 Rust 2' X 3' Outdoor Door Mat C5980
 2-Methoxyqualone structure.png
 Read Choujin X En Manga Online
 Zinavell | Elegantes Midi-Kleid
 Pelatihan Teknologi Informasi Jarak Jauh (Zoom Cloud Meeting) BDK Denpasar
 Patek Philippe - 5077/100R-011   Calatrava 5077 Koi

---

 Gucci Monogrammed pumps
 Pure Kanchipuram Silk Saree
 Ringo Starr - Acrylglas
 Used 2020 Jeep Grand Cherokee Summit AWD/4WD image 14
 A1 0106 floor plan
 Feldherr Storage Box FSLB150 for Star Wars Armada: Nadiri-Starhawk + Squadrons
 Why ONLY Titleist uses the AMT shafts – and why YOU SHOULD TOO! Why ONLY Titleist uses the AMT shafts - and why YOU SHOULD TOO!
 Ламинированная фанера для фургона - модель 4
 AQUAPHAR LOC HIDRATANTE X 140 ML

==

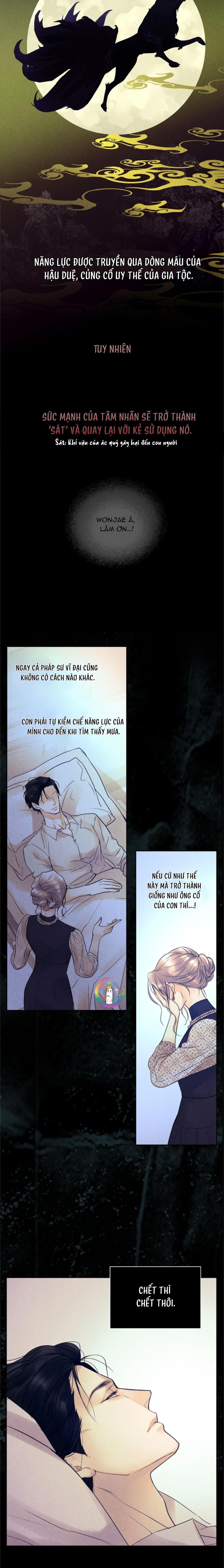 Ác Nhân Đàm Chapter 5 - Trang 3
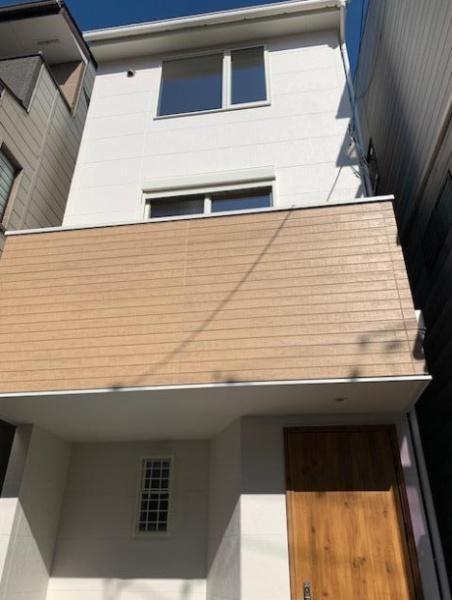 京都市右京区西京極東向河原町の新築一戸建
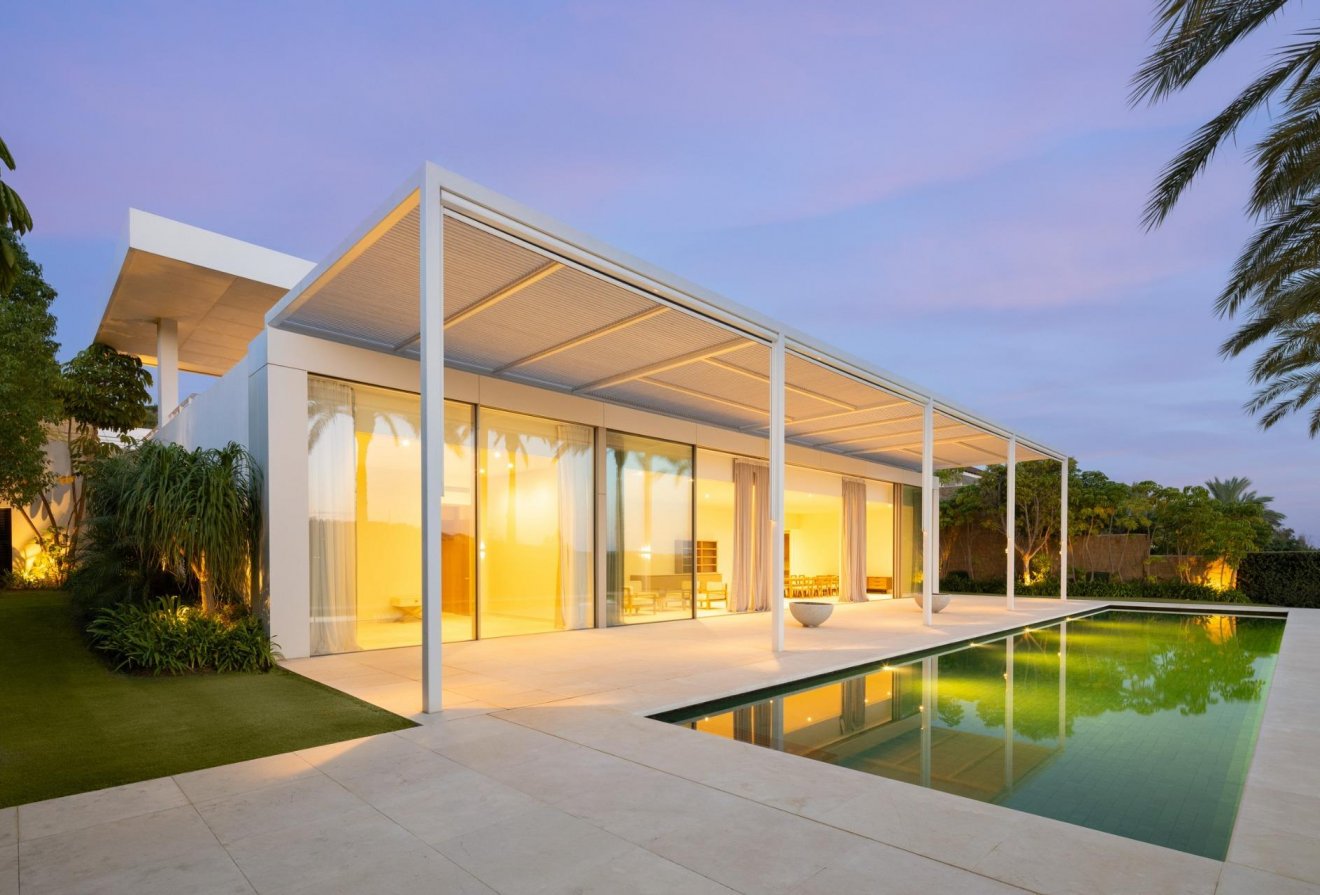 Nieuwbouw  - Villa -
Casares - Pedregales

**WHAT TO DO**
Rewrite everything in the material from the line containing "Ác Nhân Đàm Chapter 5 - Trang 3" down to the line containing "Casares - Pedregales" as a Markdown table with the columns Row and Line, skipping blank lines. Leave the pictures out of your answer.

**RESULT FOR THIS TASK**
| Row | Line |
|---|---|
| 1 |  Ác Nhân Đàm Chapter 5 - Trang 3 |
| 2 |  京都市右京区西京極東向河原町の新築一戸建 |
| 3 |  Nieuwbouw  - Villa - |
| 4 | Casares - Pedregales |